## Text shown

Item 9A.    Controls and Proc edures.

 

The Company formed a disclosure review committee whose membership includes the Chief Executive Officer (“CEO”) and Chief Financial Officer (“CFO”), among others. The disclosure review committee’s procedures are considered by the CEO and CFO in performing their evaluations of the Company’s disclosure controls and procedures (as such term is defined in Rule 13a-15(e) under the Securities Exchange Act of 1934) and in assessing the accuracy and completeness of the Company’s disclosures.

 

An evaluation was performed under the supervision and with the participation of the Company’s CEO and CFO, of the effectiveness of the design and operation of the Company’s disclosure controls and procedures. Based on that evaluation, the Company’s management, including the CEO and CFO, concluded that the Company’s disclosure controls and procedures were effective as of December 31, 2007.

 

There have been no changes in the Company’s internal control over financial reporting that occurred during 2007 that materially affected, or is reasonably likely to materially affect the Company’s internal control over financial reporting.

 

Management’s Report on Internal Control Over Financial Reporting

 

The management of Choice Hotels International, Inc. and its subsidiaries (together “the Company”) is responsible for establishing and maintaining adequate internal control over financial reporting. The Company’s internal control over financial reporting was designed to provide reasonable assurance regarding the reliability of financial reporting and the preparation of financial statements for external purposes in accordance with generally accepted accounting principles.

## Aim of the task
Rewrite the part of the controls and procedures text that opens with the words containing "Item 9A.    Controls and Proc" and closes with "the Company’s disclosures.", swapping "disclosure review committee" for "disclosure oversight committee" wherever it occurs.

(Spatial reasoning dataset excerpts)
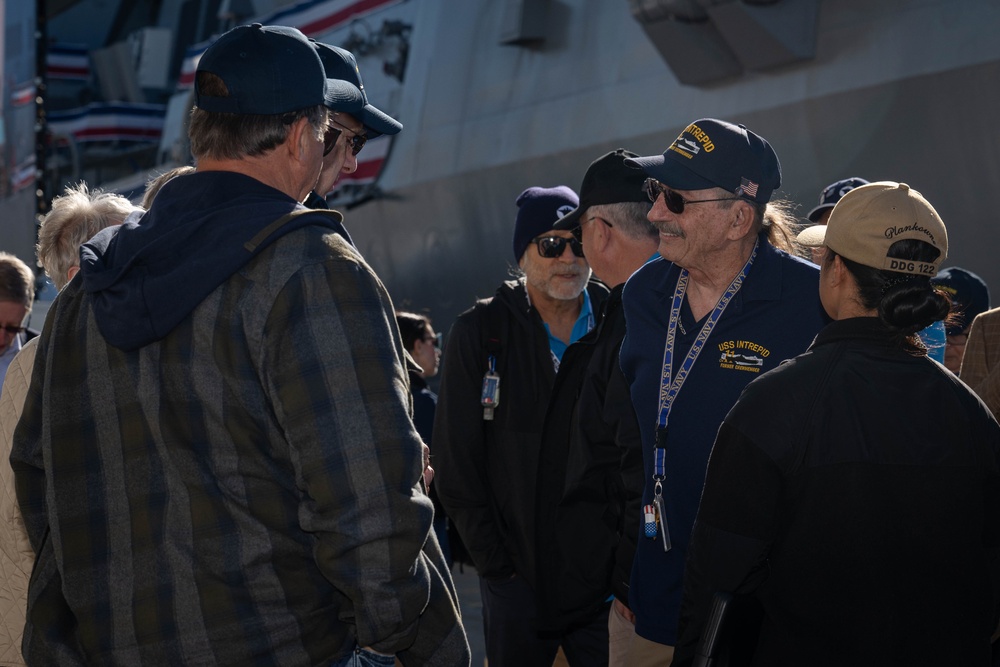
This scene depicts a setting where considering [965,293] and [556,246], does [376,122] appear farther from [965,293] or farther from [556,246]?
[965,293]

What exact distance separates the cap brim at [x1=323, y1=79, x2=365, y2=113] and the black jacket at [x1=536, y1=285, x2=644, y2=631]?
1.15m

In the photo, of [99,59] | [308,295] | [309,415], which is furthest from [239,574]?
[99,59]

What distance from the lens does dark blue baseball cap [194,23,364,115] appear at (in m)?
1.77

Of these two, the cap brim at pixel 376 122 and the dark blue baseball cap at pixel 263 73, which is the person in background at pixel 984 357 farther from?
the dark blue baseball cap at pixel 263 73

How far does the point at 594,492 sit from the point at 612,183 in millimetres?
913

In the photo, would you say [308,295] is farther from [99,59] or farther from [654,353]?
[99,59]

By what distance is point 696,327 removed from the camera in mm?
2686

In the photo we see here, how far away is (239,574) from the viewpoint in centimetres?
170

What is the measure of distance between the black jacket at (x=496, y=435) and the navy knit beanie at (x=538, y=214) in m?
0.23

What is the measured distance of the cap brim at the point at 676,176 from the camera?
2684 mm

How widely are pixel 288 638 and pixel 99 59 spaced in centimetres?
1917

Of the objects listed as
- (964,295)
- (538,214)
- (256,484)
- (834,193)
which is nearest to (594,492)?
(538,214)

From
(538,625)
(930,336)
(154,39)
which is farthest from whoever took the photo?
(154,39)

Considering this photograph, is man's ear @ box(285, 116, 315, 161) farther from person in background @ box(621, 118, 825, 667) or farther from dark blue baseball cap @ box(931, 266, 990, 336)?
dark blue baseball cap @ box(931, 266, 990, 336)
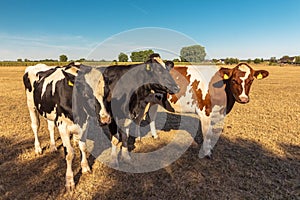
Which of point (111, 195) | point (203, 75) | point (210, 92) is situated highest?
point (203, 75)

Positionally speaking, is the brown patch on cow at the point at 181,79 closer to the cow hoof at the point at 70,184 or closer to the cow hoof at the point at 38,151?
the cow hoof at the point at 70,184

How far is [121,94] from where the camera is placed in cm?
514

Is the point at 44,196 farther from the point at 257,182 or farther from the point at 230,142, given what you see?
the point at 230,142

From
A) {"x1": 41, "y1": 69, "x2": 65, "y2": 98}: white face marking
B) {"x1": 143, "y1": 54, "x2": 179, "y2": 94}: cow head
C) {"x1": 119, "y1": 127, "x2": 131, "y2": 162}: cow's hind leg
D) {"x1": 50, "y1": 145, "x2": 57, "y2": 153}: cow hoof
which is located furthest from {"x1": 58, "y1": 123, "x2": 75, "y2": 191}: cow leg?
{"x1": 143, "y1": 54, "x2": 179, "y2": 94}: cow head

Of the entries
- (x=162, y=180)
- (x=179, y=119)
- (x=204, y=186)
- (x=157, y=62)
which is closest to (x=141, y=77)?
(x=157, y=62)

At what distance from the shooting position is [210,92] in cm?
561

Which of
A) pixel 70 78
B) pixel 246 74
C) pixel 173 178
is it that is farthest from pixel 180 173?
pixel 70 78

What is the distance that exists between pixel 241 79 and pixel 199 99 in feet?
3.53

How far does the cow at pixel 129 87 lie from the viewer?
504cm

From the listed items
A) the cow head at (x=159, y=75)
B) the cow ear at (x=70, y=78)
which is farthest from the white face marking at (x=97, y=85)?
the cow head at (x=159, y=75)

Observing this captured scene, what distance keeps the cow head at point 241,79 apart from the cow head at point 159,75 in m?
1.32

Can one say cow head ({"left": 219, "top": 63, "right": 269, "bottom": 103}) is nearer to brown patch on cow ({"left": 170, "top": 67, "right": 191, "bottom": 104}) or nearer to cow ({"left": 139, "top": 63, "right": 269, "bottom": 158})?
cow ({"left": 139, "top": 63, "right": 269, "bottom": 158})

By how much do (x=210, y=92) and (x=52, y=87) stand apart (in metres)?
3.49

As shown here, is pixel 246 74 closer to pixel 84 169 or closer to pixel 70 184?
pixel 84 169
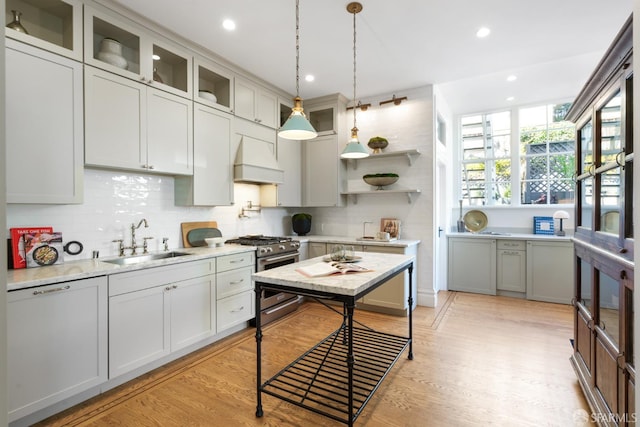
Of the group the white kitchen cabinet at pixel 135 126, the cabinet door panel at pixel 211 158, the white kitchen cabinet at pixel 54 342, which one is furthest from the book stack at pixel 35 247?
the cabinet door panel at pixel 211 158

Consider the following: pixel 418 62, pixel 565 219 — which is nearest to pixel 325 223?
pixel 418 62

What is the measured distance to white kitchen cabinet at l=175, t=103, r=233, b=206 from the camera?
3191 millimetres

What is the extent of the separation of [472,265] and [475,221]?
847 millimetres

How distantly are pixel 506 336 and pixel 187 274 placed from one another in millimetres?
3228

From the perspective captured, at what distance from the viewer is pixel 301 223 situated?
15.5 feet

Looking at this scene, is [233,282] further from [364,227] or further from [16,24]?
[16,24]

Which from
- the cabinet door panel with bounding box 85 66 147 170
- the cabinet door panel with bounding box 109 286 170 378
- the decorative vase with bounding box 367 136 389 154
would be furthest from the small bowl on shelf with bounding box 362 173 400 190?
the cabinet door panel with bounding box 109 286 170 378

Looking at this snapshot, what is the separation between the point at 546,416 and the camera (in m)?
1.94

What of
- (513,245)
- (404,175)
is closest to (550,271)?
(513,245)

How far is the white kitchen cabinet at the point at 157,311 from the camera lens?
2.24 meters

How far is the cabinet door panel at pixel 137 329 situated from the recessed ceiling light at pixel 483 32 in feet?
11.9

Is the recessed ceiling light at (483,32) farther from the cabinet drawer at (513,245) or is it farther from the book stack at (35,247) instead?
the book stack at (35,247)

--

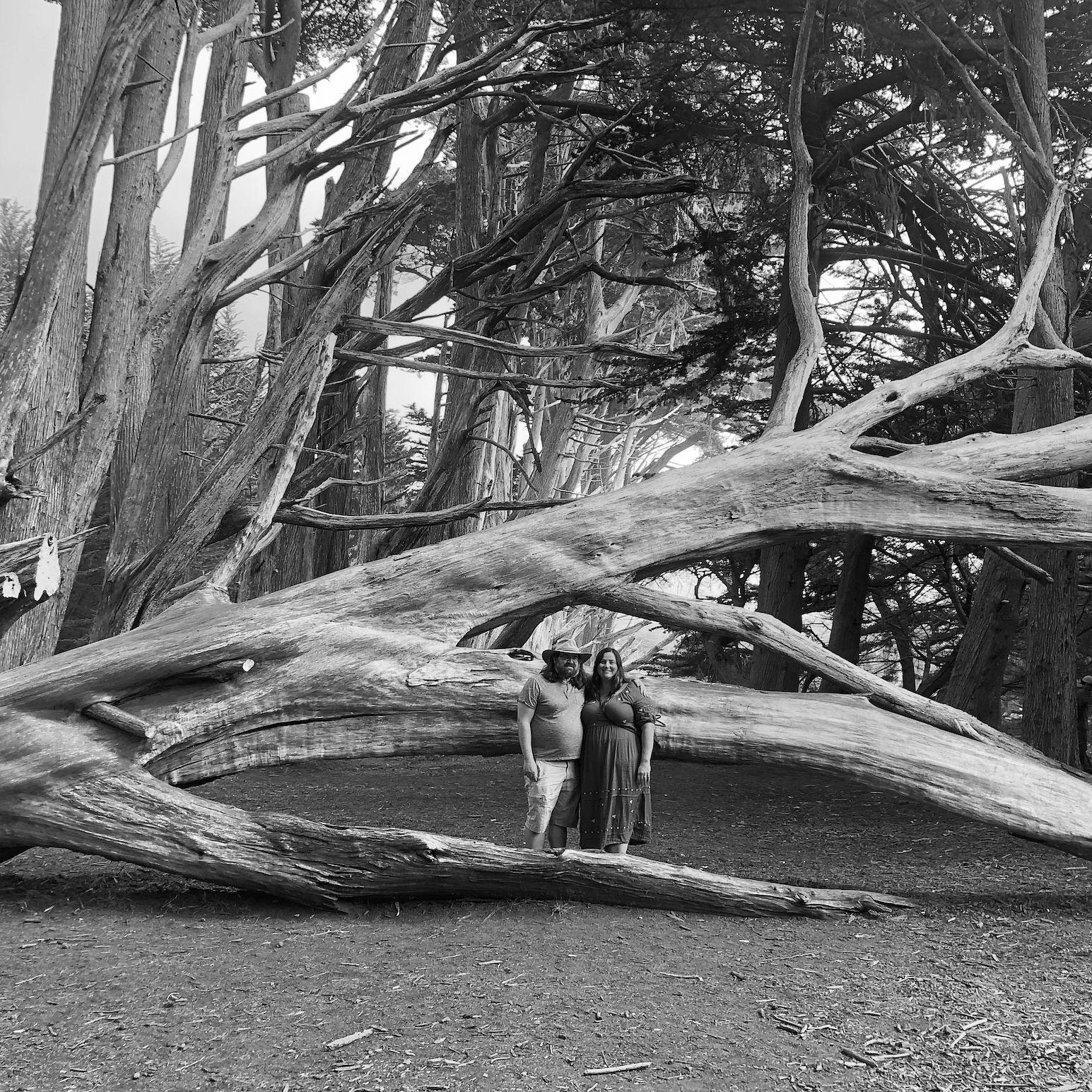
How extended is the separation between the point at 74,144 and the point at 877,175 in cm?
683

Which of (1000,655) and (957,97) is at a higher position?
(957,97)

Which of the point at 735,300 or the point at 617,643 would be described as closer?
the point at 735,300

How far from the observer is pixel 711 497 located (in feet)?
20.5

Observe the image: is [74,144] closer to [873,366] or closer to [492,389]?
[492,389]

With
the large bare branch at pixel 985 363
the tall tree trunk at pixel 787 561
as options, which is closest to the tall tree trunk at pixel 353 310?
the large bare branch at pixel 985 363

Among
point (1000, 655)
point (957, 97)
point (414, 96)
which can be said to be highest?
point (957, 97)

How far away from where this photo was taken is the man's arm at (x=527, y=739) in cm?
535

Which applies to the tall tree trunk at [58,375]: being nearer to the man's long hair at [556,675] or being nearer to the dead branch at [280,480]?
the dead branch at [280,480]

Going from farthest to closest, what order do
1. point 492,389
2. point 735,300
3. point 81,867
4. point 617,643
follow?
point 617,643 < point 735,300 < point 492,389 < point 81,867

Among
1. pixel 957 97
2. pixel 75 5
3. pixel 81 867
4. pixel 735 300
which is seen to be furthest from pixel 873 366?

...

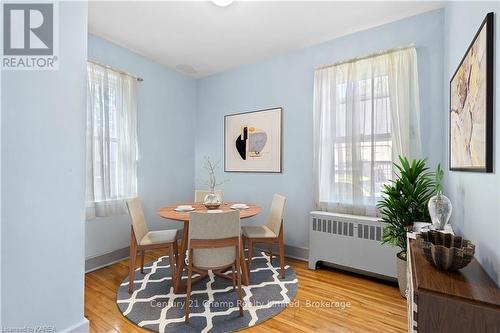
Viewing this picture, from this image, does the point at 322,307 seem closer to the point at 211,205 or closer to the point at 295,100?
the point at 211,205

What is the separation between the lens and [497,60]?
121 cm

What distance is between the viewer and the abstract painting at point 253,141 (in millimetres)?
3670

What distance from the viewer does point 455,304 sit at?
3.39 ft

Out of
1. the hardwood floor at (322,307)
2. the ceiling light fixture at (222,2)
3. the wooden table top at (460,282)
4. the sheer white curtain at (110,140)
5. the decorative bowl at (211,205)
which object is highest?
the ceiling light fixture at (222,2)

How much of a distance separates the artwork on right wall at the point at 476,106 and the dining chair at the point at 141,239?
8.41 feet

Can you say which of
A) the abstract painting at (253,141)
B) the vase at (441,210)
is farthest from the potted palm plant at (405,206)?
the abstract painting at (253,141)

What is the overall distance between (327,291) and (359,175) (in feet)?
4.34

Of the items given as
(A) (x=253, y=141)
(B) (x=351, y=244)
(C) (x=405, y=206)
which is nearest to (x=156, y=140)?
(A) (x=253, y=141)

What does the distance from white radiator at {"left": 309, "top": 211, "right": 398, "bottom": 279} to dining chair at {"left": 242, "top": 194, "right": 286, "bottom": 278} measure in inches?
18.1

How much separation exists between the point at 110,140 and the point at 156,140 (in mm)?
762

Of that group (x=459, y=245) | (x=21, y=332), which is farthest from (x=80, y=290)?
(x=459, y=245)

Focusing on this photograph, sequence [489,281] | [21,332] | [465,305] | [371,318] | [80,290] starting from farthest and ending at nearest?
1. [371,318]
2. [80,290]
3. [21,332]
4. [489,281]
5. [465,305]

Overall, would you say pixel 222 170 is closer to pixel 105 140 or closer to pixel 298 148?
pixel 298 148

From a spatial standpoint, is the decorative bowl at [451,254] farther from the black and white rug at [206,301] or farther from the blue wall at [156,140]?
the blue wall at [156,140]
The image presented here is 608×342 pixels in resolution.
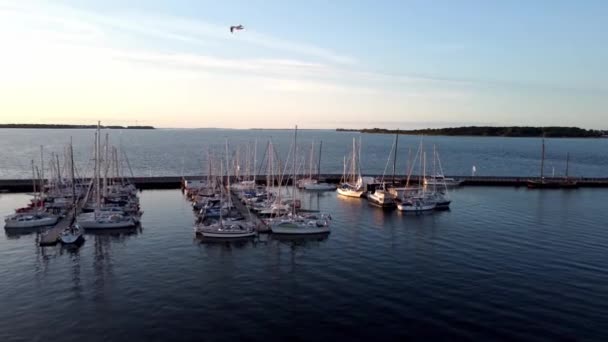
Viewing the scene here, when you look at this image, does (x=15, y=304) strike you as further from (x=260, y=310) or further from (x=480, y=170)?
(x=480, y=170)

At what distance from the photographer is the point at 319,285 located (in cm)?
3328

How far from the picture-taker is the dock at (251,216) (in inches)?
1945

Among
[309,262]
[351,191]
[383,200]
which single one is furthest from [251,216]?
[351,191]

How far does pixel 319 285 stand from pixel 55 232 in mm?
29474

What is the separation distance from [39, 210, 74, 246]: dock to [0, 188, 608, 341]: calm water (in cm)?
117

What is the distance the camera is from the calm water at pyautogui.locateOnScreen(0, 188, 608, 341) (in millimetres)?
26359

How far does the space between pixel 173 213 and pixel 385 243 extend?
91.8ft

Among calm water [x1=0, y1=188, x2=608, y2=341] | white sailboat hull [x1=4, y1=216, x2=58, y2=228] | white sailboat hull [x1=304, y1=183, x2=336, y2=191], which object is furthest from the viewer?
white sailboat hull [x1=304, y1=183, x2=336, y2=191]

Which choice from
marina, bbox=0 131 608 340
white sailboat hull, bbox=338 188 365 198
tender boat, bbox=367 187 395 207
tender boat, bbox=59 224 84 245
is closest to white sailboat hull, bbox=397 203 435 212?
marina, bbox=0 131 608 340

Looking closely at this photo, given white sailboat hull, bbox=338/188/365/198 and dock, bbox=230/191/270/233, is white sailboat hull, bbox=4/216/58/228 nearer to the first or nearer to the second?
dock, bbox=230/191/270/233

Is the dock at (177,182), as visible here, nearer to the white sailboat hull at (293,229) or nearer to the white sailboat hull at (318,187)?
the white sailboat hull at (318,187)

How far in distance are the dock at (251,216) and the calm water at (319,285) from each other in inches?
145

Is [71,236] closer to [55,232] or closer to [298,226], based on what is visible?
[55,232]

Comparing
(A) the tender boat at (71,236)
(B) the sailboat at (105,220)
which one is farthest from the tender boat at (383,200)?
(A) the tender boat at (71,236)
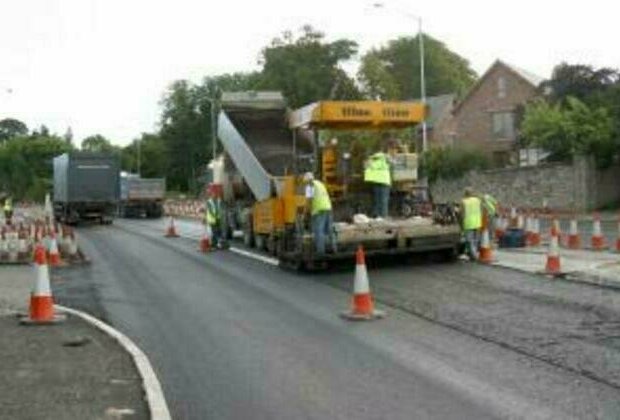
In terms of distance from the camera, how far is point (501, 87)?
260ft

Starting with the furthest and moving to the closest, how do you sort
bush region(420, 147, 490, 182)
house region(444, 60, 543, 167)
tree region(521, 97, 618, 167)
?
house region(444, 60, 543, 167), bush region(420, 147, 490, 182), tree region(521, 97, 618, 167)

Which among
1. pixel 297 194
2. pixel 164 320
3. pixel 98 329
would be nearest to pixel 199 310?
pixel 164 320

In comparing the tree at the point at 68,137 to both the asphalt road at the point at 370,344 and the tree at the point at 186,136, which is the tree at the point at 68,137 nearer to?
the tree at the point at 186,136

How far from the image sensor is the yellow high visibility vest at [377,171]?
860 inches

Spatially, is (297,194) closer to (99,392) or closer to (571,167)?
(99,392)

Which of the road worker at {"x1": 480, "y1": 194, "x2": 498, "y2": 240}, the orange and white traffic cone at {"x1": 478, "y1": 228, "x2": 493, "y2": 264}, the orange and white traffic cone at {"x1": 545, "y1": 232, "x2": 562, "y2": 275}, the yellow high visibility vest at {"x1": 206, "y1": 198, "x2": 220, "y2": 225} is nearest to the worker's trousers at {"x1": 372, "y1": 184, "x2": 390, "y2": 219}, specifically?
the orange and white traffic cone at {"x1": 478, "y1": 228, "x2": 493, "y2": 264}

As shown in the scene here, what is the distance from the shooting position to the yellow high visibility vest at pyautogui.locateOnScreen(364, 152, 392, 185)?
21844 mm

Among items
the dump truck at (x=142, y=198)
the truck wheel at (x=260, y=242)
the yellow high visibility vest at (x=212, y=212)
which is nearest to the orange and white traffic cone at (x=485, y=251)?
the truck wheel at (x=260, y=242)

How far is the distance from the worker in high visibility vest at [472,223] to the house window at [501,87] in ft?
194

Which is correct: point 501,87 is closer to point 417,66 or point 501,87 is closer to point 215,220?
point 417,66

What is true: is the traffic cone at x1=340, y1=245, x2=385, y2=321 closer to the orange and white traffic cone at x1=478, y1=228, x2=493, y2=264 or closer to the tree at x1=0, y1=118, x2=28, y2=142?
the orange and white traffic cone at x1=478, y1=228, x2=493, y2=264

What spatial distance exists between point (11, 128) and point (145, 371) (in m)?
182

## Full output
Item 9A.    Controls and Proc edures.

 

The Company formed a disclosure oversight committee whose membership includes the Chief Executive Officer (“CEO”) and Chief Financial Officer (“CFO”), among others. The disclosure oversight committee’s procedures are considered by the CEO and CFO in performing their evaluations of the Company’s disclosure controls and procedures (as such term is defined in Rule 13a-15(e) under the Securities Exchange Act of 1934) and in assessing the accuracy and completeness of the Company’s disclosures.